У театра он свернул, и скрылся в тени здания. Сердце мое почему-то екнуло. Я неровно дернул руль авто, испугавшись, что могу упустить Рики из виду. Когда его силуэт вновь показался вдали, я облегченно вздохнул. Но сердце мое все равно дрожало. Куда он шел? Путь его не кончался. Он, пройдя мимо университета, вышел на площадь, стоя над тоннелем, выкурил сигарету, на какое-то мгновение мне показалось, что он заметил меня. Он как-то странно улыбнулся, одернул рукав рубашки, и отправился дальше в путь. Казалось, что он играет со мной, переходя на те улицы, где трудно проехать машине. Мне пришлось сделать большой крюк, чтобы оказаться рядом с супермаркетом в то время, когда Рики только-только его миновал. Все что происходило со мной, было похоже на сон. Я ехал на авто, как кошка, которая крадется за птицей. Мне сигналили машины, которым я мешал, прохожие ругались, потому что я не уступал им дорогу на пешеходном переходе. Моя машина кралась за Рики, и только мне одному было известно, как сильно билось мое сердце. Следующей - была моя остановка. Там в тени деревьев стоял мой дом, где на четвертом этаже жила моя семья. Только мне, - хотя, может быть и Рики тоже, - было известно о том, что я буду работать в ночную смену. Я должен был пойти в ночь, но не пошел. Я сел за руль своего авто.

Рики остановился напротив моего дома. Он стоял, разглядывая темные окна квартир, пил минералку, смотрел на часы.
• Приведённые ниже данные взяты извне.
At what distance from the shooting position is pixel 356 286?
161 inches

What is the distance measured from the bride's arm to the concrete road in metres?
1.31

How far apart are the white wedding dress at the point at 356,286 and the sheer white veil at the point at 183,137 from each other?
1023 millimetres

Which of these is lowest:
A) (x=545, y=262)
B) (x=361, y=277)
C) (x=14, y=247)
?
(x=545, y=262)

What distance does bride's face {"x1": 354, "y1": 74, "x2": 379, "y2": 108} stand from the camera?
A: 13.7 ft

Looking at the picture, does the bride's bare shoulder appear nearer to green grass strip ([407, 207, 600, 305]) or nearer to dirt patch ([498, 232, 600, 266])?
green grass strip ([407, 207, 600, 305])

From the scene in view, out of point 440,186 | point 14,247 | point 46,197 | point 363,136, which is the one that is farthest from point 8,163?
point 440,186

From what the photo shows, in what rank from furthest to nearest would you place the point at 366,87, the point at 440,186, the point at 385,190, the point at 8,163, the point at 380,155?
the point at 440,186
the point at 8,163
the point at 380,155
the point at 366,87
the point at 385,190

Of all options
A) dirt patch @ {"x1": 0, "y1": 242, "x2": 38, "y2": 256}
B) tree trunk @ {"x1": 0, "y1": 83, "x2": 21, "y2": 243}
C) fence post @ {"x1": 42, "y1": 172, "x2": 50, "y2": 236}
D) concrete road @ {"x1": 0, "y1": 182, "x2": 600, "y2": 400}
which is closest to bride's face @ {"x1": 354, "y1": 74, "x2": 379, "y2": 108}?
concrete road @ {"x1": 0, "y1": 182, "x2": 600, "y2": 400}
В двенадцать я позвонил домой. Моя жена взяла трубку, и спросила, что случилось. Я ответил ей, что просто захотел услышать ее голос. Она сказала, что очень-очень хочет спать, и я, послав ей воздушный поцелуй, выключил телефон.
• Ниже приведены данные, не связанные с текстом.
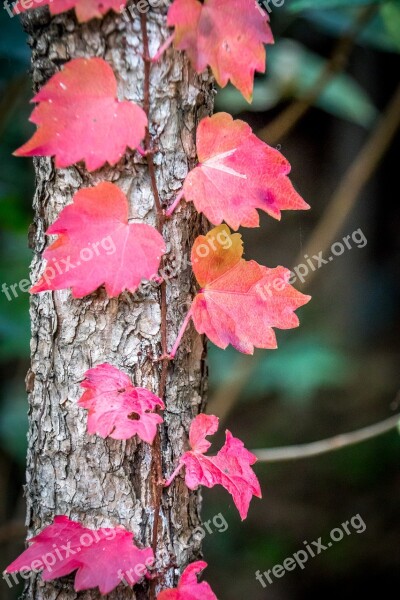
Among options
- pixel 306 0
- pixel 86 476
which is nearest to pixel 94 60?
pixel 86 476

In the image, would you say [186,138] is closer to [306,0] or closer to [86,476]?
[86,476]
Юноша, как приведение, стоял напротив окон моей квартиры, где спали моя жена и дети, а я, сидя в машине, следил за тем, что он будет делать. Теперь я мог хорошо видеть, что он опознал мое авто. Стоя напротив моего дома, Рики смотрел в темные окна моей квартиры, и улыбался, как ребенок, увидевший игрушки. Не выдержав холода этой улыбки, я нажал на педаль газа, подлетел к Рики, и открыл дверцу машины.
Но юноша странно отреагировал на жест доброй воли, он плюнул на асфальт, развернулся и ушел. Куда и зачем он отправился, теперь меня не интересовало. Я припарковал машину, купил в круглосуточном магазине пряники, переложил их в пакет, который взял дома, и отправился спать.
Я знаю точно, что несмышленый Рики - был объектом предприятия, рухнувшего после смерти старухи, и теперь это была вольная птица - хищная и цепкая, для которой секс стал игрой, а люди оловянными персонажами этой игры. Она - эта птица, порхая черной ночью, была непобедима, так как летела на нюх к человеческим порокам, как летучая мышь на кровь.

5.

В бытность старухиного предприятия Рики не был супергероем. Будучи просто объектом производства денег, ему нельзя было покидать квартиры, где оказывались сексуальные услуги. Лишь по какой-то нелепой случайности старуха однажды отпустила его на корпоративную вечеринку, дабы угодить той самой женщине, которую Слон прозвал Печалью Моей.
Эта вечеринка стала дурным знаком. Юноша вернулся домой подавленный и сломленный. На то были веские причины.
Опоздав почти на час и, придя без четверти восемь к ресторану, Рики покрутился возле входа, разглядывая лампасы на штанах швейцара. Молодого человека никто не встретил. Но любопытство взяло верх. Он вошел в ресторан через черный ход. Миновал кухню, подсобные помещения и оказался в зале, где собиралась разношерстная публика "Принц-Роял-отеля" - небольшой компании, занимающейся обслуживанием гостиниц и отелей. Владел этой компанией господин Ковалевский - высокий, громогласный мужчина, с розовыми щеками и козлиной бородкой. Это был муж той женщины, которая частенько захаживала к Рики. Но Печаль Моя вовсе не скучала в ожидании юноши. Они сидела за столом рядом с невысоким, одетым с иголочки, мужчиной, с небольшой плешью на голове. Печаль Моя оказалась женщиной страстной, даже в своем возрасте она все еще пользовалась популярностью у лиц мужского пола. Эта светская львица, взяла под руку своего собеседника, и они, смеясь и пошатываясь, исчезли в будуарах. Рики видел, как они уединились, взял со стола бутерброд с красной рыбой и, опрокинув рюмку водки, пошел за ними. Как только он открыл дверь небольшого уютного кабинета, сердце его оборвалось. На ковролине, на спине, подняв ноги к верху лежала Печаль Моя, а одетый с иголочки мужчина, приспустив штаны, трахал ее, издавая глухое мычание.
Рики бросил бутерброд с красной рыбой на ковролин рядом с заплывшим от удовольствия лицом Печали Моей, выдохнул, почувствовав, как его пробрало до самых костей от водки,
и, вдохнув горячего сытного воздуха ресторана, пошел искать выход.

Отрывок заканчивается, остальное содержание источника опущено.